He looked gloomily around, rubbed his forehead as though trying to recollect something, and finally sat down on a log.
"Fact is," he said, "I don't know very much about the woods. Do you? Everything's gone wrong; I tore my canoe in the Ledge Rapids yesterday. I'm in a fix."
Ellis laughed; and his laugh was so pleasant, so entirely without offence, that young Jones laughed, too, for a while, then checked himself to adjust his eyeglasses, which his mirth had displaced.
"Can you cook?" he asked, so seriously that Ellis only nodded, still laughing.
"Then, for Heaven's love, would you, when you cook your own breakfast over that fire, cook enough for two?"
"Why, man, I believe you're hungry," said Ellis, sharply.
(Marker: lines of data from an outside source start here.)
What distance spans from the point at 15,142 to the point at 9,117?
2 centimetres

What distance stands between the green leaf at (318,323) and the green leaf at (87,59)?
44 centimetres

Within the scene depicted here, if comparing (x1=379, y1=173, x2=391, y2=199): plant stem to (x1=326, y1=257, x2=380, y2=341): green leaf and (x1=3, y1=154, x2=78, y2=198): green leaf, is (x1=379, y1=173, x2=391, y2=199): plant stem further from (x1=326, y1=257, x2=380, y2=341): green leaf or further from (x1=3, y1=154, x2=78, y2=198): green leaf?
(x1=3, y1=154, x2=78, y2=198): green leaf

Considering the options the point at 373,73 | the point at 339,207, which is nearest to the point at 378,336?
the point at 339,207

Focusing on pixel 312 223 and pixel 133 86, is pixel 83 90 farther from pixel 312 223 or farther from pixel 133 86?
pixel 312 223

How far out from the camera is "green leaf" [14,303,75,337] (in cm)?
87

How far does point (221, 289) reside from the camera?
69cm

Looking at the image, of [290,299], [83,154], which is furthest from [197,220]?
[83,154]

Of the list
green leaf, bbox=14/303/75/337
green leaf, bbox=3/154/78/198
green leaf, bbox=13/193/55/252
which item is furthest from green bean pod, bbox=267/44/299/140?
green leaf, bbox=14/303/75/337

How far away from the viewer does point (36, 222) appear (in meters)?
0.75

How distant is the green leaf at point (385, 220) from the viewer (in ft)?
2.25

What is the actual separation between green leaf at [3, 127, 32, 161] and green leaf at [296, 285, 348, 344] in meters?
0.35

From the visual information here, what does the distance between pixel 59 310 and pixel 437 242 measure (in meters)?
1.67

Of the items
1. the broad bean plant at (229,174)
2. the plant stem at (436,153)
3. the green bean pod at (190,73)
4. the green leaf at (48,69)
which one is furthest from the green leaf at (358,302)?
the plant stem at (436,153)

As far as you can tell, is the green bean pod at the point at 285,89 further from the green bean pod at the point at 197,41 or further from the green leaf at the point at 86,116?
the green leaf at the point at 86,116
"Hungry? Well, I don't know whether you would call it exactly hunger, because I have eaten several things which I cooked. I ought not to be hungry; I tried to toss a flapjack, but it got stuck to the pan. Fact is, I'm a rotten cook, and I guess it's simply that I'm half starved for a decent meal."
"Why, see here," said Ellis, rising to his feet, "I can fix up something pretty quick if you like."
"I do like. Yonder is my cornmeal, coffee, some damp sugar, flour, and what's left of the pork. You see I left it in a corner of the lean-to, and while I was asleep a porcupine got busy with it; then I hung it on a tree, and some more porcupines invited their relatives, and they all climbed up and nearly finished it. Did you suppose that a porcupine could climb a tree?"